▶ Work to do
Each line from the one that contains "What distance from the viewer" to the end of the material must be quoted exactly; include both end lines and nothing else.

▶ Data section
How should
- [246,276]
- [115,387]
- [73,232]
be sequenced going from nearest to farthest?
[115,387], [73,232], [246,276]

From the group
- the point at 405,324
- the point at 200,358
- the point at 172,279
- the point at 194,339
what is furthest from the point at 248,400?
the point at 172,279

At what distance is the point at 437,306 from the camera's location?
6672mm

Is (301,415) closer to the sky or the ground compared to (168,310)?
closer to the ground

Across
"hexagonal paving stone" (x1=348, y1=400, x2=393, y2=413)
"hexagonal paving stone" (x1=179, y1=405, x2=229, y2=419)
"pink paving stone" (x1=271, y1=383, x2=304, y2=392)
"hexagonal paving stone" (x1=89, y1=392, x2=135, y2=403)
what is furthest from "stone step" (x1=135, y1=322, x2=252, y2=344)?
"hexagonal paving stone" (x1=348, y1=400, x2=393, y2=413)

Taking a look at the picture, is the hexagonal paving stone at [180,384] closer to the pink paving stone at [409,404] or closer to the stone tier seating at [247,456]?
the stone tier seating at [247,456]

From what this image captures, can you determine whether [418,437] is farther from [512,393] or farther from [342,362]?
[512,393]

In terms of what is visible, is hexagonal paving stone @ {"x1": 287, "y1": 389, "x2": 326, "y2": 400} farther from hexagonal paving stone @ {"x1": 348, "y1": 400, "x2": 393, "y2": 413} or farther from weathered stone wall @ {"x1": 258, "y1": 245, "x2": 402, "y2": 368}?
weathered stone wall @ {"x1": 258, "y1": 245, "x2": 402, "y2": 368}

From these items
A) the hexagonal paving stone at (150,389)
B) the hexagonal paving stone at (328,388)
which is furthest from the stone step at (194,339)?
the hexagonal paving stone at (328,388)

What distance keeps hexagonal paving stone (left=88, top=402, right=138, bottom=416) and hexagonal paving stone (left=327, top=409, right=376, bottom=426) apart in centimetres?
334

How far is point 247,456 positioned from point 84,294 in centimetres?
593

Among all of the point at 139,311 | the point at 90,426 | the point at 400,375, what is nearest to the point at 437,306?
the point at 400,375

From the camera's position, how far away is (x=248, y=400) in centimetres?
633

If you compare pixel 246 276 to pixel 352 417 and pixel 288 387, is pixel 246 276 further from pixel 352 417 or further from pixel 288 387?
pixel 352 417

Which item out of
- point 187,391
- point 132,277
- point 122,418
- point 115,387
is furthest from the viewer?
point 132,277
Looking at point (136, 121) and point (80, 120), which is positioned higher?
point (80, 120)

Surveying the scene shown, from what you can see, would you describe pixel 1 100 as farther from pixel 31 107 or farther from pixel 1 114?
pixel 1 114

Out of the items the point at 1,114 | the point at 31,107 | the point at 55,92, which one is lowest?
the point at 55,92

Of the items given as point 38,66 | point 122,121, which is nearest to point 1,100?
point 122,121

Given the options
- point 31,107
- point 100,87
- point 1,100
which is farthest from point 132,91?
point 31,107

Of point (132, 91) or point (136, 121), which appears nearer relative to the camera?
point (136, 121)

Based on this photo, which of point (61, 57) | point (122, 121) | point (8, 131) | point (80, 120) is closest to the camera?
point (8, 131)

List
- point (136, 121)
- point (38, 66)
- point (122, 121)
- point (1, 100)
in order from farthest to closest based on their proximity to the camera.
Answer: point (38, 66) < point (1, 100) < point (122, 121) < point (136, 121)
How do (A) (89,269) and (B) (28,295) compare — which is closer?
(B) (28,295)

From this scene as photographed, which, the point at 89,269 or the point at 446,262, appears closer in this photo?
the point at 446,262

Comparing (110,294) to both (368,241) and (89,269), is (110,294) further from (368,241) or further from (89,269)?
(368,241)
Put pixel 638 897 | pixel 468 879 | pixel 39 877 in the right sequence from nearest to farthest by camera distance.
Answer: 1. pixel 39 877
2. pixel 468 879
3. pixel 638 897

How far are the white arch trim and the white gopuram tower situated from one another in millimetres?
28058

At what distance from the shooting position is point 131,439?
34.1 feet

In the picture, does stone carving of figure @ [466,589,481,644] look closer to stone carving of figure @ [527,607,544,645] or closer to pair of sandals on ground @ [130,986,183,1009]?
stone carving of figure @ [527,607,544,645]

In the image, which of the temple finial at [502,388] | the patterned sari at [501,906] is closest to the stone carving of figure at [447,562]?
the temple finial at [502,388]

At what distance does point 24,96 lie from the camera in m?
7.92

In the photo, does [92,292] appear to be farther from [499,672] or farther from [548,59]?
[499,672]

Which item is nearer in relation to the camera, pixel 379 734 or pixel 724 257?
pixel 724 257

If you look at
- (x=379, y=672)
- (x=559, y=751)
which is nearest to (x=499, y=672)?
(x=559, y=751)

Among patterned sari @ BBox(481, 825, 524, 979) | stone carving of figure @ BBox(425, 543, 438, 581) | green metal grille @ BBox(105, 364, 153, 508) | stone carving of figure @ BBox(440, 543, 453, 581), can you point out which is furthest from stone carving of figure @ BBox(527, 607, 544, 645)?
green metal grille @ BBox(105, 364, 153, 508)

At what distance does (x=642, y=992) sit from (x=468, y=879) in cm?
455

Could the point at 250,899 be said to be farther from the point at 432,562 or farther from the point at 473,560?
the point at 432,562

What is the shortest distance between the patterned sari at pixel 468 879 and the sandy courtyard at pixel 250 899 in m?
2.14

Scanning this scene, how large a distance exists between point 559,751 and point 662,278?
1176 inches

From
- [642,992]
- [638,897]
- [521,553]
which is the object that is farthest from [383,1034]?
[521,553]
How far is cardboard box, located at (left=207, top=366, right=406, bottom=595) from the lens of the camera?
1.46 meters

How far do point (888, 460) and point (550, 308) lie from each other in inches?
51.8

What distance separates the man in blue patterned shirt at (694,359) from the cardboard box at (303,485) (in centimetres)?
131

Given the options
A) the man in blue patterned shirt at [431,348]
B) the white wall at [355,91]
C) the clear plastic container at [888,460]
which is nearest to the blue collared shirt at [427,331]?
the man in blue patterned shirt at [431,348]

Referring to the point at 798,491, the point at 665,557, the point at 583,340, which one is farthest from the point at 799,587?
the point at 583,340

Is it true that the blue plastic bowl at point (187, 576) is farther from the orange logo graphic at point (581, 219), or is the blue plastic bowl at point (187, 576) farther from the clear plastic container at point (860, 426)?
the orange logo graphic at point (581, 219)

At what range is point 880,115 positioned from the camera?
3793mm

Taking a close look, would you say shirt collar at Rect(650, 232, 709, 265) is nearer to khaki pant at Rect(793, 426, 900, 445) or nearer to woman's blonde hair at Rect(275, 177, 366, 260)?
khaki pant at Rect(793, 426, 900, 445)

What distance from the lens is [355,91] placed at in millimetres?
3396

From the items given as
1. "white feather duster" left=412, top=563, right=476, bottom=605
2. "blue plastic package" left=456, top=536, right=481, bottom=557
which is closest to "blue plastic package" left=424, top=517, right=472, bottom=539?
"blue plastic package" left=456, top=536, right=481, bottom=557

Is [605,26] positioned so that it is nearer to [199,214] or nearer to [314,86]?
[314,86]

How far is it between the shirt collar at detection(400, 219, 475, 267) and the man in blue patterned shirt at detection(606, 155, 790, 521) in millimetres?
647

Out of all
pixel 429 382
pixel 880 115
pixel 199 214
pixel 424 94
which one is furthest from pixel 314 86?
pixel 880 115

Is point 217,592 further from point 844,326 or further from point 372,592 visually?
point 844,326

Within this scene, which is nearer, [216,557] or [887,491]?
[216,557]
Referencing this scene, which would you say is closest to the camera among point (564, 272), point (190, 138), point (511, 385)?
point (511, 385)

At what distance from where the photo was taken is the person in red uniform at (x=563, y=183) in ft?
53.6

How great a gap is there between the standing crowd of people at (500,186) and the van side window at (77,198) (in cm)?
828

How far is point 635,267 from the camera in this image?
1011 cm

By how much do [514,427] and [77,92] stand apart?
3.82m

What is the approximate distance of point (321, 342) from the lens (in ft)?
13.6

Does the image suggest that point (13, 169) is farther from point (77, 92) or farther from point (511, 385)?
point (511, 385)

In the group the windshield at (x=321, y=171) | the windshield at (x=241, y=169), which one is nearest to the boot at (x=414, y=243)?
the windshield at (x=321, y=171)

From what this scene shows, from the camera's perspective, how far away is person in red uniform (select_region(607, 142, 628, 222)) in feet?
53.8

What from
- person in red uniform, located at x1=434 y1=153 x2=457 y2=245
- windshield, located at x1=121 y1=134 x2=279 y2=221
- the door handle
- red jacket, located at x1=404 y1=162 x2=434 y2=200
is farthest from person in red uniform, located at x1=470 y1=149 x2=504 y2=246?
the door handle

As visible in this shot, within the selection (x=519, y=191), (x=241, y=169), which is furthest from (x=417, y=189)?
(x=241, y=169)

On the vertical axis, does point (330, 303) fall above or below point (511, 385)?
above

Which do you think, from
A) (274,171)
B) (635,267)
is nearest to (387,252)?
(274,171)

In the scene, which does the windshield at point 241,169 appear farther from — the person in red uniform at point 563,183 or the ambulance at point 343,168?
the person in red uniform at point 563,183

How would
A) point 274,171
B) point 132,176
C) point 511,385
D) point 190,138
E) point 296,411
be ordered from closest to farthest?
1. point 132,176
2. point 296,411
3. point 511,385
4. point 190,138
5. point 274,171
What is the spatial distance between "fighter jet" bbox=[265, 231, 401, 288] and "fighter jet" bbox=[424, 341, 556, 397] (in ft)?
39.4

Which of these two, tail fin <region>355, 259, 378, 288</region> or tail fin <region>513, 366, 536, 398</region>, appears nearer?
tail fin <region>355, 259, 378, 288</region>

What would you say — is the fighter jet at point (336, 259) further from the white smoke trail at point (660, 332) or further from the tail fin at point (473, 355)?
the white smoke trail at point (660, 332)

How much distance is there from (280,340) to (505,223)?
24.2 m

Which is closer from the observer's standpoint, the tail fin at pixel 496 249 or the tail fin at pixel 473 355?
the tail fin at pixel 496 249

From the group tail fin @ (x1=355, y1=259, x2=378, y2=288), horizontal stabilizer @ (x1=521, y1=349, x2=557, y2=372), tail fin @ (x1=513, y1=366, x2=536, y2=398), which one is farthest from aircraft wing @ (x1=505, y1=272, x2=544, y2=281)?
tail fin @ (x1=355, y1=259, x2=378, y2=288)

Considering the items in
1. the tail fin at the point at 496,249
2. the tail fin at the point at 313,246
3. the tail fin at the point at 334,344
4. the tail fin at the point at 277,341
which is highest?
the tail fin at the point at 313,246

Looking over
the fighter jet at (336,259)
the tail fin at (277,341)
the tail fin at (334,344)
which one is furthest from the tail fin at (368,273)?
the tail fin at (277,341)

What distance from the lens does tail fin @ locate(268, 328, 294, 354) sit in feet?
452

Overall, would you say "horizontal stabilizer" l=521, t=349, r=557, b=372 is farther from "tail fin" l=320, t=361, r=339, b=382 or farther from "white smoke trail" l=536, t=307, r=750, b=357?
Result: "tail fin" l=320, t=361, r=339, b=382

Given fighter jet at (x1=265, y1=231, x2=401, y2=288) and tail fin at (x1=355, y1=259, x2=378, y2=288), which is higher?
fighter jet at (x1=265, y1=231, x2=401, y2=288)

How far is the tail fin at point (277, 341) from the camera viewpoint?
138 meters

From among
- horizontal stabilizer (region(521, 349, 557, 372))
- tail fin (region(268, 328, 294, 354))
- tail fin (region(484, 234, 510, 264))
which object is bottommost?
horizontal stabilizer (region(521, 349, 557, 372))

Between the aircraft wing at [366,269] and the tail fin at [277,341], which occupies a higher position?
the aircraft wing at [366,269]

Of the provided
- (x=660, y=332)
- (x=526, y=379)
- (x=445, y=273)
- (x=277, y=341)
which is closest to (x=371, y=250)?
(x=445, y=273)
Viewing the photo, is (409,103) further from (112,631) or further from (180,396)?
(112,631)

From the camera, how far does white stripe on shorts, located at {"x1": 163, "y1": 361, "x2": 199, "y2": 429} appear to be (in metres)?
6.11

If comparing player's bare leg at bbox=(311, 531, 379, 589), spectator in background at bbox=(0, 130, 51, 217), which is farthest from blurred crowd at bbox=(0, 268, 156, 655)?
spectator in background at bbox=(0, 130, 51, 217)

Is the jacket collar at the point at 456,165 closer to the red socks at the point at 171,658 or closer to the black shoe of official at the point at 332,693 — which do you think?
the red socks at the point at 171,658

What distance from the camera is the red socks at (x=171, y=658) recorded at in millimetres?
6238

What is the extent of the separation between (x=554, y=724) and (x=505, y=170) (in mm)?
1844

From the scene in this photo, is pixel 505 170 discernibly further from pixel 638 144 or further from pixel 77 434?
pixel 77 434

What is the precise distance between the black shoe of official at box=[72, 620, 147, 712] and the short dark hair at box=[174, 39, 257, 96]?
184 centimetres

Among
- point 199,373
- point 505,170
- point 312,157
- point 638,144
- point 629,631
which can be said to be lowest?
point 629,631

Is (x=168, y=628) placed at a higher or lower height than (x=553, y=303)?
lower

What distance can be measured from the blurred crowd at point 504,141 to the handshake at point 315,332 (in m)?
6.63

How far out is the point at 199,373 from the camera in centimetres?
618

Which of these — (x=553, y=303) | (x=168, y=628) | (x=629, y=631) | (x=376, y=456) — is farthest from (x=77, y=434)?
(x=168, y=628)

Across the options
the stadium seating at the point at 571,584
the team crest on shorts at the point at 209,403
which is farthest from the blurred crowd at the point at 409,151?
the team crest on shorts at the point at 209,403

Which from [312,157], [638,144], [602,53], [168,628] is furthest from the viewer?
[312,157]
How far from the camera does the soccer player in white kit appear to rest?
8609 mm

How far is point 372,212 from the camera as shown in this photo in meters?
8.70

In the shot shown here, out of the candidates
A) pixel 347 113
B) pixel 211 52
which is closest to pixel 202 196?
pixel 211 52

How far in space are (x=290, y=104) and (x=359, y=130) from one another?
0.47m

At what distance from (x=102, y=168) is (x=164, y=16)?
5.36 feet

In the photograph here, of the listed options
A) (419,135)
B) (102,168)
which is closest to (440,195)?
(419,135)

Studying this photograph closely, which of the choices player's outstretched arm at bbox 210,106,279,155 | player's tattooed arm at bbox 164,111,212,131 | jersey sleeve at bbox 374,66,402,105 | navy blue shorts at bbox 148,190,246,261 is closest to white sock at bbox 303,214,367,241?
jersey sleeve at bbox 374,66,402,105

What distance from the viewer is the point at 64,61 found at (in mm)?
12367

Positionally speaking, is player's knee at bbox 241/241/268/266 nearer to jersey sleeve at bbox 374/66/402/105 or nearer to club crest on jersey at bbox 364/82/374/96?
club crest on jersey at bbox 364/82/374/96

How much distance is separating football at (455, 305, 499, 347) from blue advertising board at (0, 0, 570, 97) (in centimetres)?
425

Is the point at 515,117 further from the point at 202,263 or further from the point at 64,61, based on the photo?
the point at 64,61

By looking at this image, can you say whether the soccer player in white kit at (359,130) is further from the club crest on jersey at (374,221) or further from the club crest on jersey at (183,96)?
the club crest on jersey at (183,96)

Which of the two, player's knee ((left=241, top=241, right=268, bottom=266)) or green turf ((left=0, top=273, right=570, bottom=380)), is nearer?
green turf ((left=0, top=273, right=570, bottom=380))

▶ Reply to the exercise
What distance from the viewer is the point at 64,61 found at (in mm)?
12367

Positionally speaking, is player's knee at bbox 241/241/268/266 nearer to jersey sleeve at bbox 374/66/402/105 or nearer to club crest on jersey at bbox 364/82/374/96?
club crest on jersey at bbox 364/82/374/96

How much distance is separating football at (455, 305, 499, 347) from blue advertising board at (0, 0, 570, 97) (in centimetres)?
425

Is the point at 515,117 further from the point at 202,263 or further from the point at 64,61, based on the photo?
the point at 64,61

By looking at this image, can you say whether the soccer player in white kit at (359,130) is further from the club crest on jersey at (374,221) or further from the club crest on jersey at (183,96)?
the club crest on jersey at (183,96)

Which of the two, player's knee ((left=241, top=241, right=268, bottom=266)) or green turf ((left=0, top=273, right=570, bottom=380)), is nearer?
green turf ((left=0, top=273, right=570, bottom=380))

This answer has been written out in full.